Annullata la visita in Giappone Berlusconi presidia le riforme

Fabrizio de Feo

da Roma

Silvio Berlusconi torna a casa. Per carità, non che il presidente del Consiglio abbia mai abbandonato il nostro Paese, come piacerebbe a tanta parte della sinistra, o sia tornato sui suoi passi dopo aver voltato le spalle a Forza Italia. Ma di certo la promessa - «ora torno ad occuparmi in prima persona del partito» - fatta risuonare più volte fin dal 2003 e poi puntualmente incagliatasi nelle sabbie degli infiniti impegni da presidente del Consiglio e leader della coalizione sta ora prendendo corpo in maniera sonante.
Il primo effetto è fisicamente visibile nelle votazioni parlamentari. Nella settimana appena trascorsa il premier, dopo aver annullato la prevista visita di Stato in Kazakistan, si è trasformato in un vero e proprio regista e mastino d’aula, seguendo a Montecitorio ogni passaggio del dibattito sulla legge elettorale, fino al voto finale trasformatosi in un successo di tutta la Casa delle Libertà. Nei prossimi giorni la storia si ripeterà. Berlusconi, infatti, farà il bis seguendo da vicino l’approdo della riforma costituzionale al Senato e il sospirato voto sulla devoluzione, sacrificando un’altra visita di Stato già fissata da tempo: quella nel Giappone di Junichiro Koizumi. Un rinvio diventato necessario «per fare fronte agli impegni politici e di governo».
Il premier d’altra parte ne ha parlato sia in Consiglio dei ministri sia nelle riunioni del «tavolo per l’Italia» ad Arcore, ovvero il nucleo dei suoi collaboratori più fidati. «Siamo alla stretta finale.

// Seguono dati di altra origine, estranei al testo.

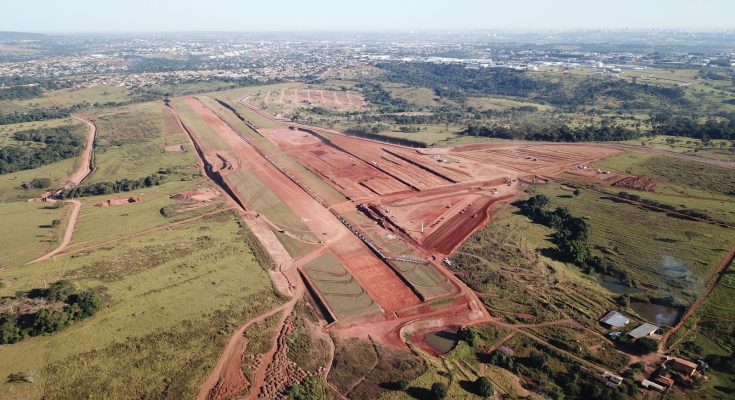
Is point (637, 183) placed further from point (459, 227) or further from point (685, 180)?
point (459, 227)

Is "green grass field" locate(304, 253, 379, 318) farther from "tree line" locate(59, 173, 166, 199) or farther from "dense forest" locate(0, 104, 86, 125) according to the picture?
"dense forest" locate(0, 104, 86, 125)

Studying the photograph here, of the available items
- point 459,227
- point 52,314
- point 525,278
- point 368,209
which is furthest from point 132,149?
point 525,278

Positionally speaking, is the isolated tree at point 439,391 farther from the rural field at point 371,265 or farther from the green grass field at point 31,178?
the green grass field at point 31,178

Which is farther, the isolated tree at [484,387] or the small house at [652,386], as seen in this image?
the small house at [652,386]

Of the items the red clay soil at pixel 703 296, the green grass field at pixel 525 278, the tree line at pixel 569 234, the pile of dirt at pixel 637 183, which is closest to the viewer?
the red clay soil at pixel 703 296

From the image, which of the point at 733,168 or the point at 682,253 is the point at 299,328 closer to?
the point at 682,253

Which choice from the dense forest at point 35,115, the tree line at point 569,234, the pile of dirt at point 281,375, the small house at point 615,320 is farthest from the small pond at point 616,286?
the dense forest at point 35,115

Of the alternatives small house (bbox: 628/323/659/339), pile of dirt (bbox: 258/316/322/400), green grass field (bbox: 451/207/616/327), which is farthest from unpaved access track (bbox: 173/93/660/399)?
small house (bbox: 628/323/659/339)
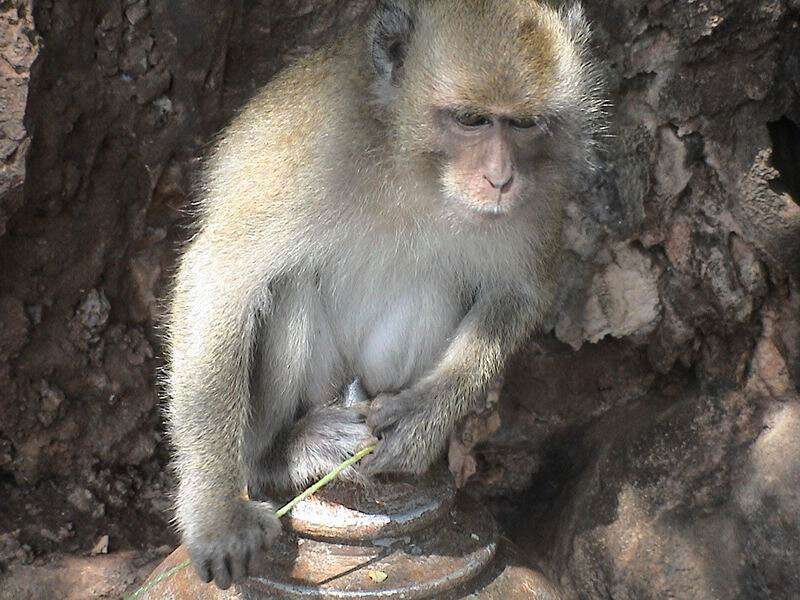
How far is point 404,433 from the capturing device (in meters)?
2.75

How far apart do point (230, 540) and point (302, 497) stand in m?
0.21

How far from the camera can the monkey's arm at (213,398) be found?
2637mm

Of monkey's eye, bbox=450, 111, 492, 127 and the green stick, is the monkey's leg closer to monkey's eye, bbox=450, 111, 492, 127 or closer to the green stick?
the green stick

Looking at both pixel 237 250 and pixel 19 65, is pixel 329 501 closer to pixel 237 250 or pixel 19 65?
pixel 237 250

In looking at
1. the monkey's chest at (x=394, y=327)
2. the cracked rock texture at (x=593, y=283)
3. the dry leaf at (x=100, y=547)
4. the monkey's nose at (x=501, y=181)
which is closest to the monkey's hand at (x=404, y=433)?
the monkey's chest at (x=394, y=327)

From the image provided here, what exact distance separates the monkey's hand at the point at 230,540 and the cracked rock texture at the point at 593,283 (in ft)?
3.59

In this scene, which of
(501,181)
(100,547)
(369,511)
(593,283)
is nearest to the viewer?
(501,181)

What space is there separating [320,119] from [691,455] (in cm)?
205

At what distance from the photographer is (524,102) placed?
2.40 m

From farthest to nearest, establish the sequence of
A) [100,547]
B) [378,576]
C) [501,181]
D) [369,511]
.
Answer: [100,547], [369,511], [378,576], [501,181]

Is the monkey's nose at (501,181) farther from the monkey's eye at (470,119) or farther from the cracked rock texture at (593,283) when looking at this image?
the cracked rock texture at (593,283)

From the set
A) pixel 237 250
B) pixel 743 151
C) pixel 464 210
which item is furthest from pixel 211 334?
pixel 743 151

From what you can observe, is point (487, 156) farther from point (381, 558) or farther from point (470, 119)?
point (381, 558)

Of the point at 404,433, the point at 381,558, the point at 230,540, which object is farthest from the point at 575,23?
the point at 230,540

Dobbiamo serrare le fila sulla devoluzione così come abbiamo fatto sulla legge elettorale e moltiplicare le nostre energie. Possiamo vincere e dobbiamo farlo capire a tutti» ha detto Berlusconi ai suoi. «Dobbiamo tornare a scaldare i cuori, ricordare che noi siamo i changemakers, per dirla con Tony Blair, i portatori del cambiamento. Le trame da basso impero ormai sono alle spalle. Ora è tempo di spingere sull’acceleratore». Ma al di là delle parole, il vero toccasana, ciò che determina il cambio di marcia è la presenza in aula, la vicinanza dimostrata con i fatti alle truppe parlamentari. Un «effetto trascinamento» che è facile riscontrare tra gli esponenti azzurri.
«È importante che sia lui a dare il buon esempio e a rimuovere con la sua presenza scuse e alibi» dice l’azzurro Gregorio Fontana. «Per quanto un parlamentare possa essere occupato non potrà mai esserlo più del presidente del Consiglio. E se lui è seduto lì sono pochi quelli che possono permettersi di mancare all’appello. La sua presenza alla Camera ha portato entusiasmo ed è con quello spirito che dobbiamo affrontare le prossime sfide parlamentari». Naturalmente la partecipazione ai lavori parlamentari e la permanenza sul suolo italiano non sono le uniche novità del nuovo corso berlusconiano. Il premier è consapevole che il passaggio al proporzionale impone di riscrivere la strategia comunicativa. Se prima, facendo sfoggio di «cavalleria politica», sosteneva che l’importante era votare CdL ancor prima che Forza Italia ora ciò che conta è il partito. Per questo Via dell’Umiltà dovrà ritarare il messaggio e già questa settimana convocherà una riunione ad hoc per decidere come enfatizzare il ruolo avuto dagli azzurri nella navigazione di governo. Il partito dovrà anche fare i conti con il venir meno della spinta propagandistica gestita in proprio dai candidati nei collegi maggioritari. Sarà, pertanto, l’organizzazione centrale a dover supplire a questa mancanza con l’avvio di una serie di campagne mirate sul territorio. «Bisognerà resettare tutto ma ripartiremo dai responsabili dei collegi che erano stati già nominati e che dovranno occuparsi della propaganda di base, del porta a porta, del contatto con la gente» rivela il senatore Lucio Malan. «Si entra in una fase di ristrutturazione ma lo si fa con uno spirito che da tempo mancava da queste parti».